All five singers kicked things off with a high energy group take on Lenny Kravitz's "Are You Gonna Go My Way?" backed by a solid four-piece band.
photo courtesy Ken Phillips Group
Fittingly, Fradiani was first in the solo spotlight. Front and center playing acoustic guitar (fellow Idol Clark Beckham handled piano), his take on Tom Petty & the Heartbreakers' "American Girl" was just as exuberant as on the TV show's American Classics theme week. Then Fradiani mostly kept a low profile until near the end of the gig.

Beckham was voted "Idol" runner up, but he sure had a loud cheering section in Riverside. Sharply dressed, he shared the most of anyone else about his background, pointed out his father in the audience and showed how he used to keep himself amused while playing piano at weddings. Then he tore into a stunning "Georgia on My Mind," popularized by Ray Charles in 1960.

Female spitfire Jax emerged onstage with a vengeance to The Who's "My Generation" which segued into an equally raucous cover of Jet's "Are You Gonna Be My (Guy)." She went out into the audience and shook herself all around. 

Rayvon Owen gave shout outs to his sister and cousins in the crowd, talked about singing in church and how he persevered by auditioning for "Idol" seven times (!) before making the cut.

ENTRIES SHOWN:
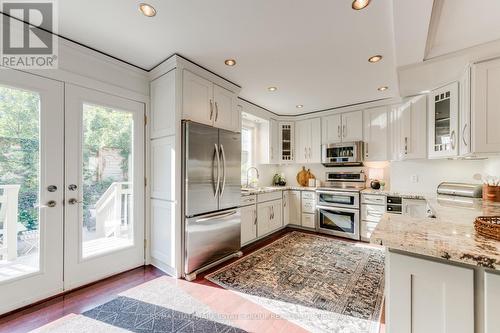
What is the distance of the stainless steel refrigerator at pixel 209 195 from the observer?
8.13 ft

---

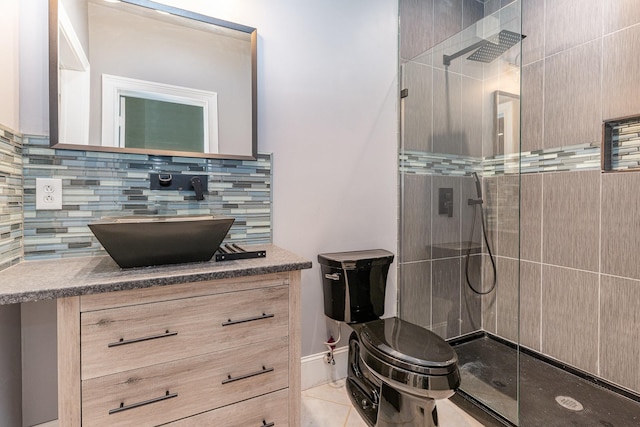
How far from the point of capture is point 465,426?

TASK DIRECTIONS:
Please carry on the Idol concert review from its final sentence about Rayvon Owen.

EXERCISE RESULT:
Owen got a chance to display his heavenly falsetto amid a smooth "Jealous" by Nick Jonas, with Beckham and Tyanna Jones on backing vocals. It went down a storm, as did those two guys' passionate version of Sia's "Chandelier."

photo courtesy Ken Phillips Group
After a costume change (there were many all evening) into pure white to match her hair, Jax sat at the piano and reprised Dido's "White Flag," still as breathtaking as the TV show with her sustained vocal note. 
Beckham was in fine bluesy electric guitar form for Jonny Lang's "Lie to Me," aided by Jax, Owen and Jones. 

Seated on stools, Jax and the guys segued from Rascal Flatts' somber "Bless the Broken Road" into Imagine Dragons' joyful "I Bet My Life." It was a standout. 

Returning to electric guitar, Beckham did an impressive original breezy pop/rock tune, which bodes well for his eventual debut album. Fradiani nailed Andy Grammer's "Honey, I'm Good."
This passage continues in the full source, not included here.